歯科医師の関わりが増えたようです

歯科インプラント治療に係る問題には中立の立場で対応(日歯)

日本歯科医師会(大久保満男会長)は1月26日,東京・市ヶ谷の歯科医師会館において定例の記者会見を行った.
冒頭の挨拶で大久保会長は,まず3月に開催される第170回代議員会について触れ,これまでに日歯が総力を挙げて取り組んできた「公益法人移行に伴う定款改正」を,次回の議案としていよいよ提出すると説明した.
また,昨年12月22日付で国民生活センターより通知を受けた「歯科インプラント治療に係る問題―身体的トラブルを中心に―」の要望書に関しては,先日のNHK報道等も鑑み,事の重大さを真摯に受け止めて学会や都道府県歯との連携をさらに強めるなど,鋭意対応している最中である.なお,日歯としてはあくまでも専門的知識を持った“中立的な立場”としての位置づけで臨むが,すでに日歯では担当の課(医療管理課)と職員を決定し,一本化した体制で問い合わせへの回答や情報の収集・提供に努めているとのことである.そのほか,続けて紹介された内容は以下のとおり.

平成24年度診療報酬改定・進捗状況
日歯の改定要望としては,引き続き“初再診料の引き上げ”を第一に,医科歯科間の格差是正を強く求めていく.「歯科医療機関の倒産が全医療機関の3分の1近くを占める」とも言われ,医療経済実態調査でも月の収支差額が100万円台を切るなど,歯科界を取り巻く状況は深刻の一途を辿っている.
また長年据え置かれている既存技術料の引き上げや,臨床現場において不合理な支障の多い歯科疾患管理料の是正,在宅・障害者・終末期医療にまつわる項目等,生活の質を支える歯科医療の役割と責任を果たすためには,喫緊の対策が必要であるとまとめた.

平成24年度介護報酬改定に関して
全体では+1.2%(在宅分+1.0%,施設分+0.2%)の引き上げ率となり,在宅への焦点が際立った改定となった.基本的な方針としては,地域包括ケアシステムの基盤強化,医療と介護の役割分担・連携強化,認知症にふさわしいサービスの提供,の3点が挙げられる.また,歯科に関連するポイントは以下の4点であった.
① 居宅療養管理指導:医師や歯科医師,薬剤師等からケアマネジャーへの情報提供(文書)を必須とした.
② 経口移行・維持の取組:経口維持加算において,新たに管理栄養士と歯科医師の関係・役割が見直された.
③ 通所系サービス:口腔ケアを含め,生活機能の向上を目指すプログラムを複数実施した場合の評価を創設した.
④ 口腔機能向上の取組:口腔機能維持管理加算について,歯科衛生士の役割が大きく認められた.

歯科インプラント治療に係る問題への対応
まず急務となるのは,インプラント治療に携わる歯科医師の技術力向上である.しかし,そのための研修等に関しては,日歯が主導するのではなく,あくまでも学会側が主体となって開催する.
日歯として個々の事例にそれぞれ対応することは不可能であるものの,歯科医療機関‐患者間のコンセンサスを図る手助けとなるよう,診療情報提供書や治療計画書といった統一の書式を学会や大学と連携しながら作成し,ウェブ上でダウンロードできるようにする施策などを準備したい,とした.

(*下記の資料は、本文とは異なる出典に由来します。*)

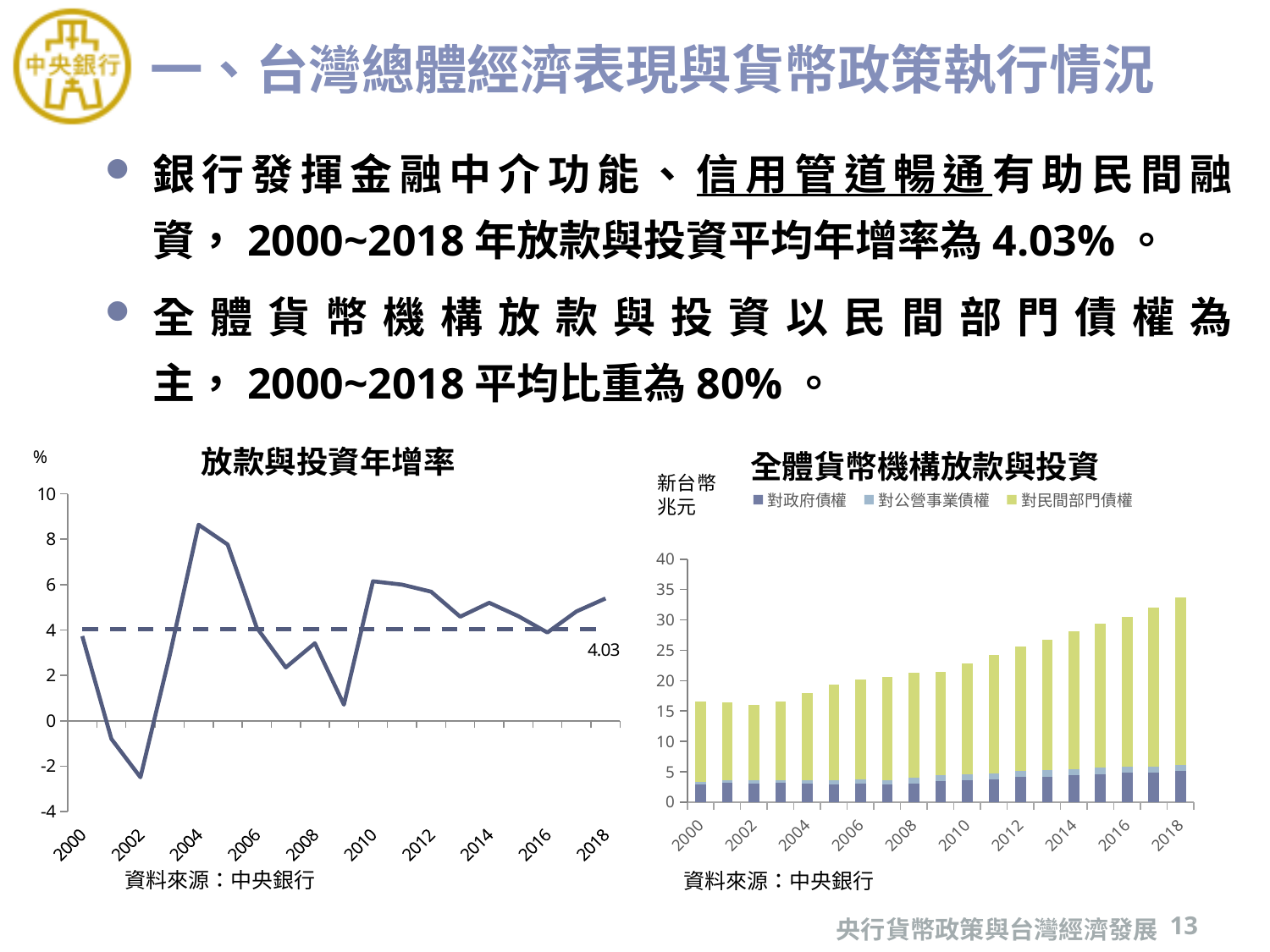
In the left chart 放款與投資年增率, which year has the lowest annual growth rate? 2002 In the right chart 全體貨幣機構放款與投資, which series makes up the largest part of each bar? 對民間部門債權 How many series does the legend of the right chart 全體貨幣機構放款與投資 list? 3 In the left chart 放款與投資年增率, is the value for 2004 greater or less than 8? greater In the right chart 全體貨幣機構放款與投資, what unit is shown on the vertical axis? 新台幣兆元 What kind of chart is the right chart titled 全體貨幣機構放款與投資? stacked bar chart What kind of chart is the left chart titled 放款與投資年增率? line chart In the left chart 放款與投資年增率, which year has the highest annual growth rate? 2004 In the left chart 放款與投資年增率, what value is labelled on the dashed horizontal line? 4.03 In the right chart 全體貨幣機構放款與投資, is the total for 2018 greater or less than 30? greater In the right chart 全體貨幣機構放款與投資, do the total bar heights generally rise or fall from 2000 to 2018? rise In the left chart 放款與投資年增率, is the value for 2009 greater or less than 2? less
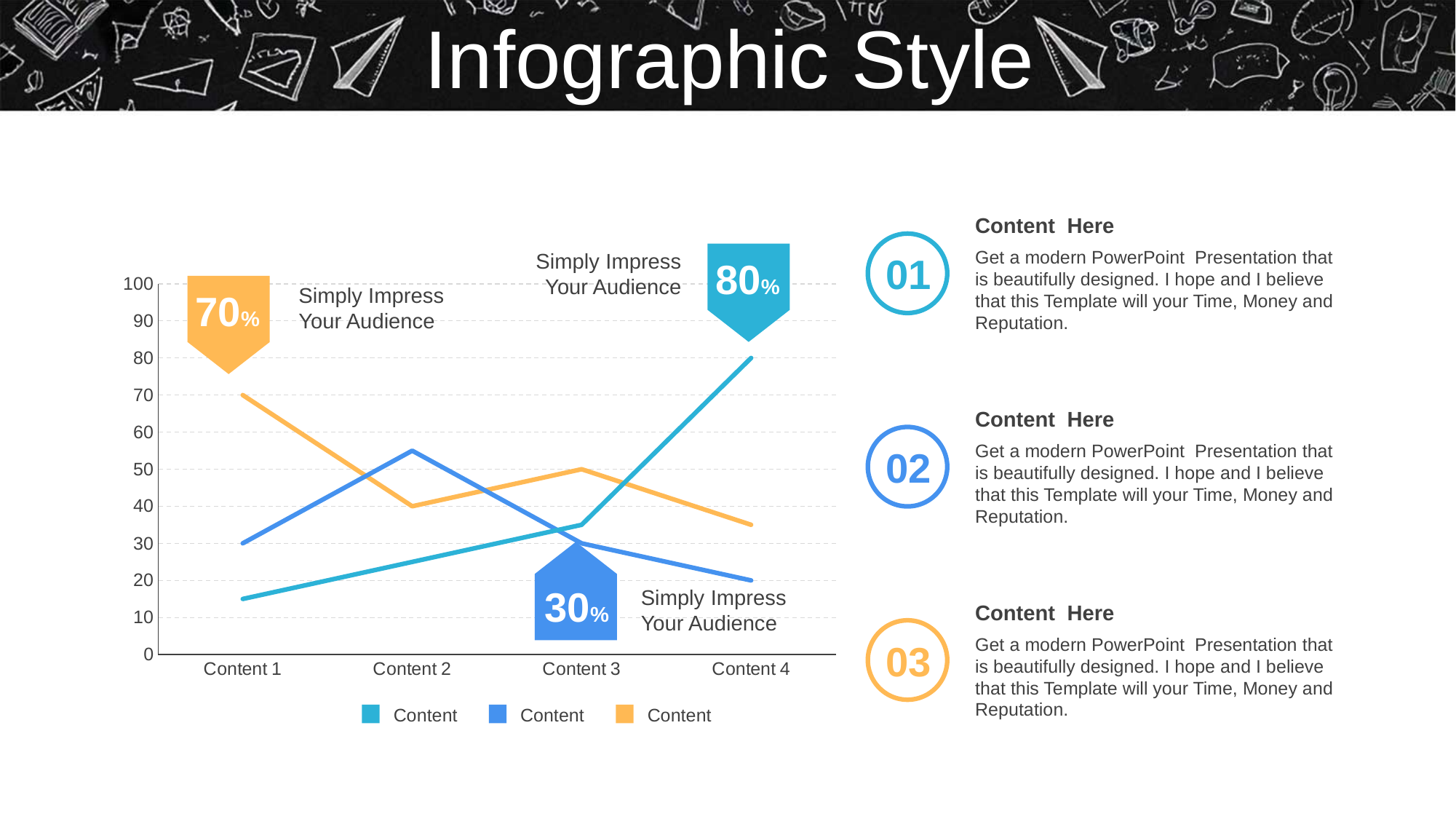
Which category has the lowest value on the orange line? Content 4 Does the teal line rise or fall from Content 1 to Content 4? rises How many categories are shown on the x axis of the chart? 4 What value does the blue callout label show for Content 3? 30% How many series does the chart's legend list? 3 What is the value of the orange line at Content 2? 40 What is the value of the blue line at Content 4? 20 What value does the teal callout label show for Content 4? 80% Which category has the highest value on the teal line? Content 4 What value does the orange callout label show for Content 1? 70% Is the value of the blue line at Content 2 greater or less than 50? greater What type of chart is shown on the slide? line chart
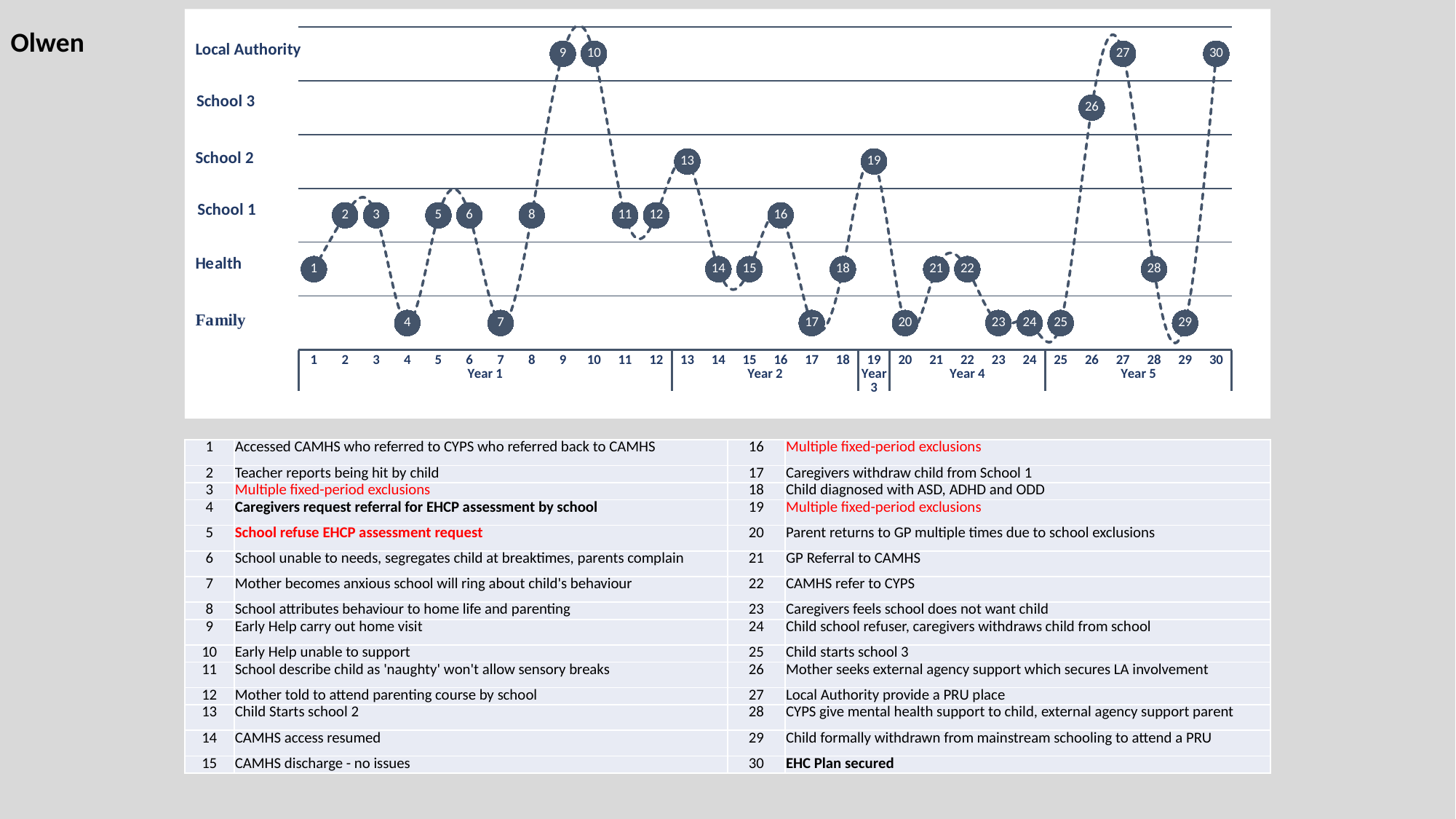
On which row of the chart is event 26 plotted? School 3 How many category rows (e.g. Local Authority, Family) does the chart's vertical axis show? 6 How many events are plotted on the Local Authority row? 4 Which year on the x axis contains the fewest events? Year 3 What does the table say event 30 is? EHC Plan secured How many events are plotted on the School 3 row? 1 Which year on the x axis contains the most events? Year 1 On which row of the chart is event 13 plotted? School 2 On which row of the chart is event 1 plotted? Health What is the name shown at the top left of the slide above the chart? Olwen Which events fall within Year 3 on the x axis? 19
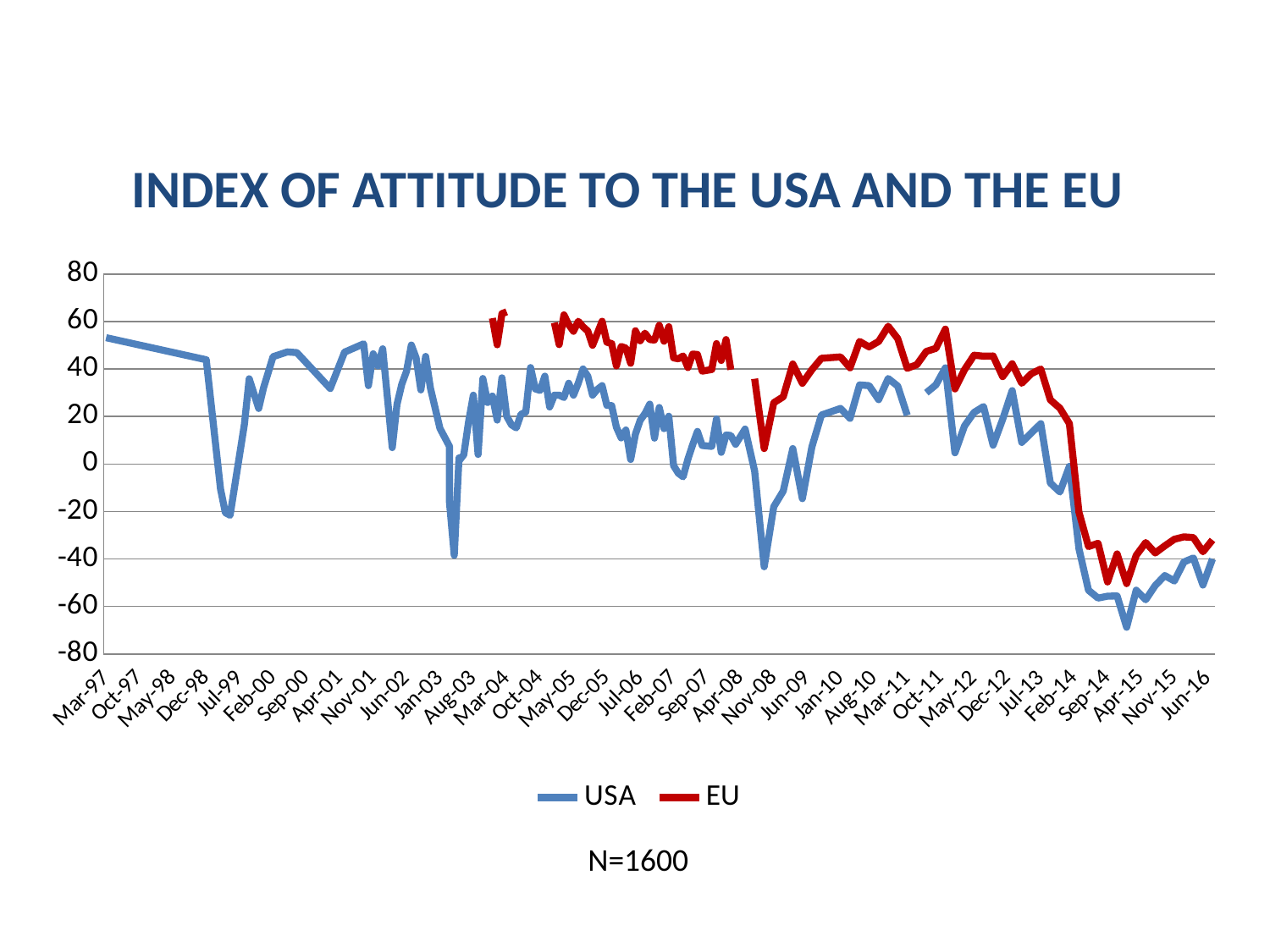
Do the USA and EU values rise or fall between Jul-13 and Sep-14? Fall What kind of chart is shown on the slide? Line chart How many series does the legend list? 2 At Feb-07, which series has the higher value, USA or EU? EU Is the USA value at Sep-14 greater or less than -40? less What is the title of the chart? INDEX OF ATTITUDE TO THE USA AND THE EU What colour is the EU line in the chart? Red Is the USA value at Jul-99 greater or less than 0? less Is the EU value at Jun-16 greater or less than -20? less At Jun-16, which series has the higher value, USA or EU? EU Which series reaches the lowest value anywhere on the chart? USA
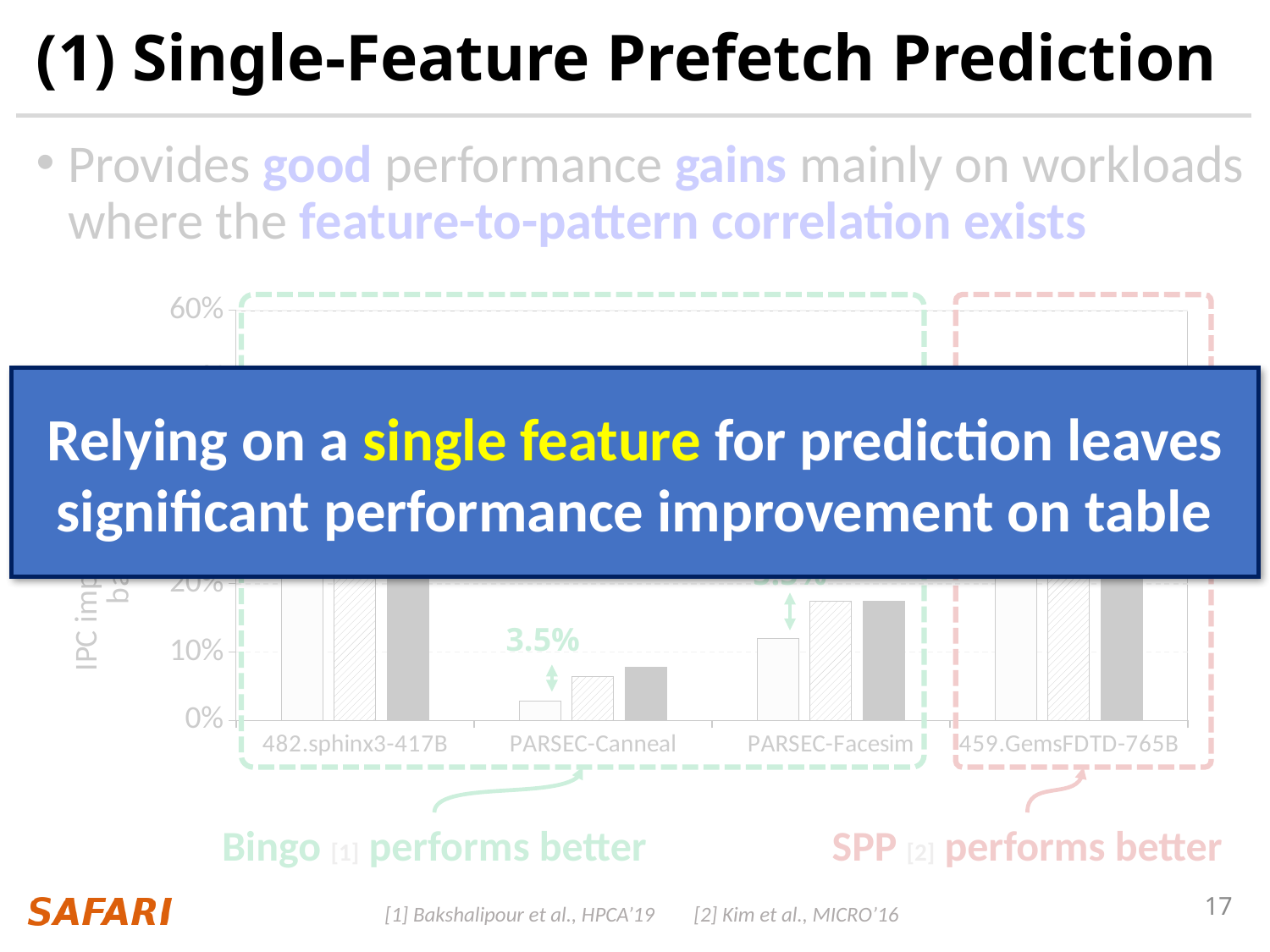
Is the value of the leftmost bar for 482.sphinx3-417B greater or less than 20%? greater Is the value of the rightmost bar for PARSEC-Facesim greater or less than 20%? less Is the value of the leftmost bar for PARSEC-Facesim greater or less than 10%? greater How many workload categories are shown on the x axis of the chart? 4 What kind of chart is shown on the slide? bar chart For PARSEC-Canneal, which is larger: the leftmost bar or the rightmost bar? the rightmost bar Which is larger: the rightmost bar for PARSEC-Facesim or the rightmost bar for PARSEC-Canneal? PARSEC-Facesim What percentage value is annotated above the PARSEC-Canneal bars? 3.5% What is the highest tick value shown on the y axis of the chart? 60% Which workload category is enclosed in the dashed box labeled 'SPP performs better'? 459.GemsFDTD-765B Which workload category has the lowest bars in the chart? PARSEC-Canneal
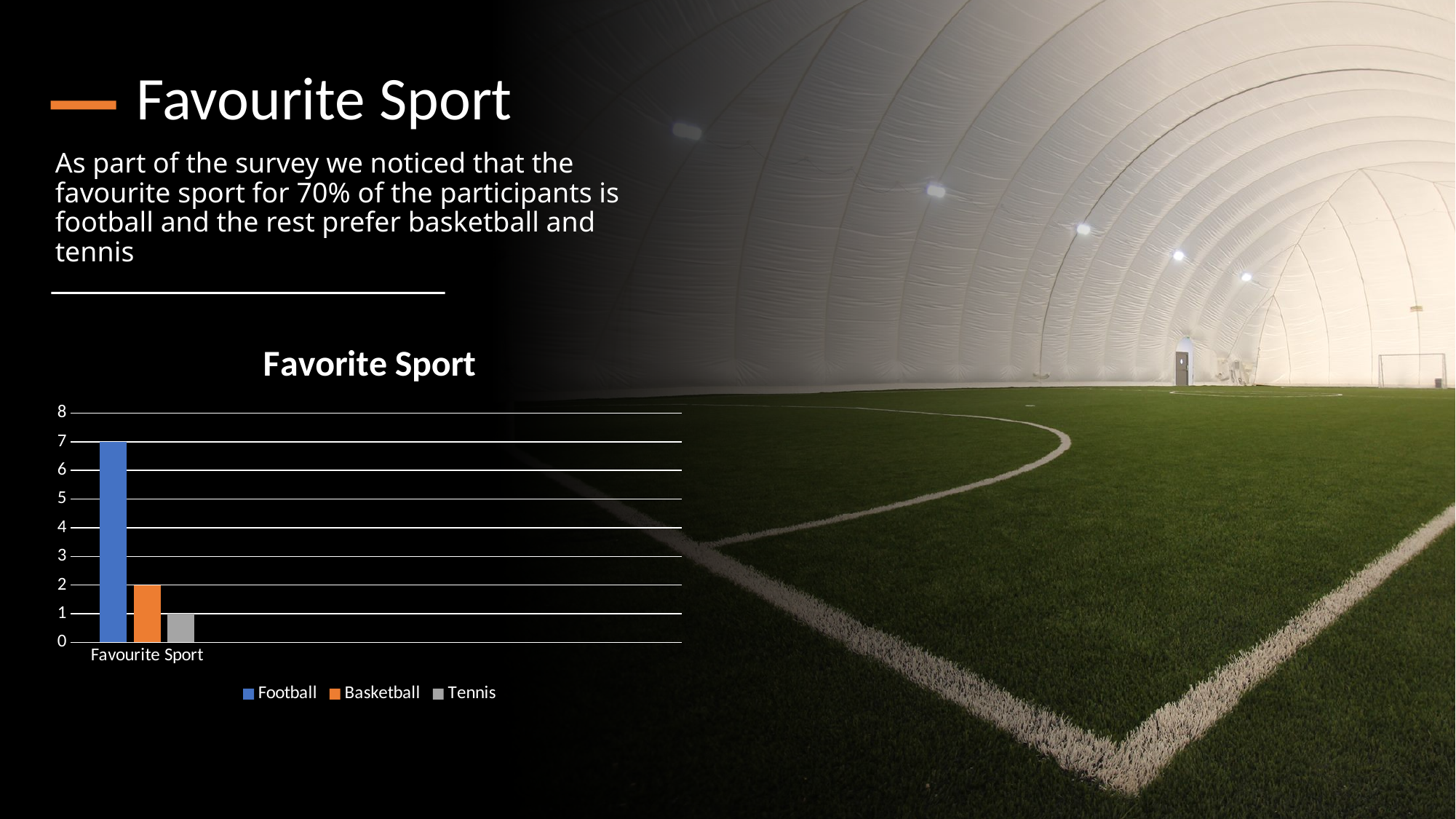
What is the value for Football in the chart? 7 What is the value for Basketball in the chart? 2 Which sport has the lowest value in the chart? Tennis Is the value for Football greater or less than 5? greater Which series are listed in the chart legend? Football, Basketball, Tennis Which is larger, the value for Basketball or the value for Tennis? Basketball What is the value for Tennis in the chart? 1 What kind of chart is shown on the slide? bar chart What is the title of the chart? Favorite Sport How many series does the chart legend list? 3 Which sport has the highest value in the chart? Football What is the difference between the values for Football and Basketball? 5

身元確認に資する生前歯科所見のデータベース化等について
日歯をはじめ警察庁,厚労省,日本歯科医学会の間で重ねられてきた検討には一定の結論を得たため,今後は関係閣僚に働きかけつつ,実証実験等モデル事業の構築と実現に向けた予算付けを目指していく.
また東日本大震災の経験を踏まえ,身元確認には学生のうちから社会的な使命として協力すべきであると,法歯科医学の教育体制増強の必要性を提唱.作業様式の統一や歯科医師の派遣体制の整備とも併せて,標記の検討会による意見書に取りまとめた.


【ヒョーロンニュース】



なかなか情報がなかった介護保険の改定では、いくつかの加算の算定要件に歯科医師の関わりが増えたようです。これは直接歯科から介護保険で請求できなくても、領域拡大の意味からプラスに作用する可能性を秘めています。
医療保険では再診料の加点は難しい雰囲気です。